**EXERCISE DETAILS:**
Copy out word for word the lines between the one holding "this 600×600 image." and the one holding "damaged hood [300, 150, 592, 246]", inclusive.

**DATA FOR THE TASK:**

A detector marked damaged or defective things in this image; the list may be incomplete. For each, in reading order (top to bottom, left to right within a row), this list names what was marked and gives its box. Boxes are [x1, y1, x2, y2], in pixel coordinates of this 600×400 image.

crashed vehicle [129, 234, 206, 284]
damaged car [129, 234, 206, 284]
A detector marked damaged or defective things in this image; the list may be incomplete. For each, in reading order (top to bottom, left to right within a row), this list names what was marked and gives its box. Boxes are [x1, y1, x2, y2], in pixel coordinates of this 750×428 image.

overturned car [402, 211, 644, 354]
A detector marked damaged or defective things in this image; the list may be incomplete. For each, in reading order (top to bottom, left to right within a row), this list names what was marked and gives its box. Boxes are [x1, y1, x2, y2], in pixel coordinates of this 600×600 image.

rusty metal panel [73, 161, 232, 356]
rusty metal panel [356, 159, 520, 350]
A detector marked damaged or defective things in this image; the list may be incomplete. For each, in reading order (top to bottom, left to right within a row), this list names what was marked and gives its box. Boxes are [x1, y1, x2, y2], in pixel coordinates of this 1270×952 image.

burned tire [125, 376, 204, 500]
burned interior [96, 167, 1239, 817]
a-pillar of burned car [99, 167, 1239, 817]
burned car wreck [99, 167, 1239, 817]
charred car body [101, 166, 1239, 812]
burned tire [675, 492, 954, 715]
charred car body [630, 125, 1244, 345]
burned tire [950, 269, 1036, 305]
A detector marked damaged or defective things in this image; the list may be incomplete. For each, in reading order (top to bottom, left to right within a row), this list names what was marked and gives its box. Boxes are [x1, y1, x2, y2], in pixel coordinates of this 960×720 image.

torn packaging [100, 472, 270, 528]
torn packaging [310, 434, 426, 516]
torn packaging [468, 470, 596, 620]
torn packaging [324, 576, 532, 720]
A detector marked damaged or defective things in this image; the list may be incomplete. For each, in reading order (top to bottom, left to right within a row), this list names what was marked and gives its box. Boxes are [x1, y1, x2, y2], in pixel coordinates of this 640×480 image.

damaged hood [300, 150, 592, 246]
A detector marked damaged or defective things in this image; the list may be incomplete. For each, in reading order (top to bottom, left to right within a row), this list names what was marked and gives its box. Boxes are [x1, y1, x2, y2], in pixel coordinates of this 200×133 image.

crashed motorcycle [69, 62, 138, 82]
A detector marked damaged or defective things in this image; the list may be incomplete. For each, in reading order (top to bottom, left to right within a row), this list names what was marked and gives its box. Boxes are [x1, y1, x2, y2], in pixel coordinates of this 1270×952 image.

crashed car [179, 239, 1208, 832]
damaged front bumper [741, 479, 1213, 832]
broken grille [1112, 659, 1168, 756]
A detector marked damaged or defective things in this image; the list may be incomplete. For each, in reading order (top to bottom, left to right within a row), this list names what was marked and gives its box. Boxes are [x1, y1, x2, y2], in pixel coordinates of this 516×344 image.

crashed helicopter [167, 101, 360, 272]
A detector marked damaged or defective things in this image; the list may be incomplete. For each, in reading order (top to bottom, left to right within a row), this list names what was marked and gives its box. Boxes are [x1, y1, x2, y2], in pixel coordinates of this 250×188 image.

**SOLUTION TO THE PROBLEM:**
A detector marked damaged or defective things in this image; the list may be incomplete. For each, in reading order (top to bottom, left to right within a row), this list names what was marked and gives its box. Boxes are [x1, y1, x2, y2], in pixel coordinates of this 600×600 image.

rusty metal panel [73, 161, 232, 356]
rusty metal panel [356, 159, 520, 350]
A detector marked damaged or defective things in this image; the list may be incomplete. For each, in reading order (top to bottom, left to right within a row), this list names what was marked and gives its box. Boxes are [x1, y1, x2, y2], in pixel coordinates of this 1270×952 image.

burned tire [125, 376, 204, 500]
burned interior [96, 167, 1239, 817]
a-pillar of burned car [99, 167, 1239, 817]
burned car wreck [99, 167, 1239, 817]
charred car body [101, 166, 1239, 812]
burned tire [675, 492, 954, 715]
charred car body [630, 125, 1244, 345]
burned tire [950, 269, 1036, 305]
A detector marked damaged or defective things in this image; the list may be incomplete. For each, in reading order (top to bottom, left to right within a row), this list names what was marked and gives its box. Boxes are [x1, y1, x2, y2], in pixel coordinates of this 960×720 image.

torn packaging [100, 472, 270, 528]
torn packaging [310, 434, 426, 516]
torn packaging [468, 470, 596, 620]
torn packaging [324, 576, 532, 720]
A detector marked damaged or defective things in this image; the list may be incomplete. For each, in reading order (top to bottom, left to right within a row), this list names what was marked and gives its box. Boxes are [x1, y1, x2, y2], in pixel coordinates of this 640×480 image.

damaged hood [300, 150, 592, 246]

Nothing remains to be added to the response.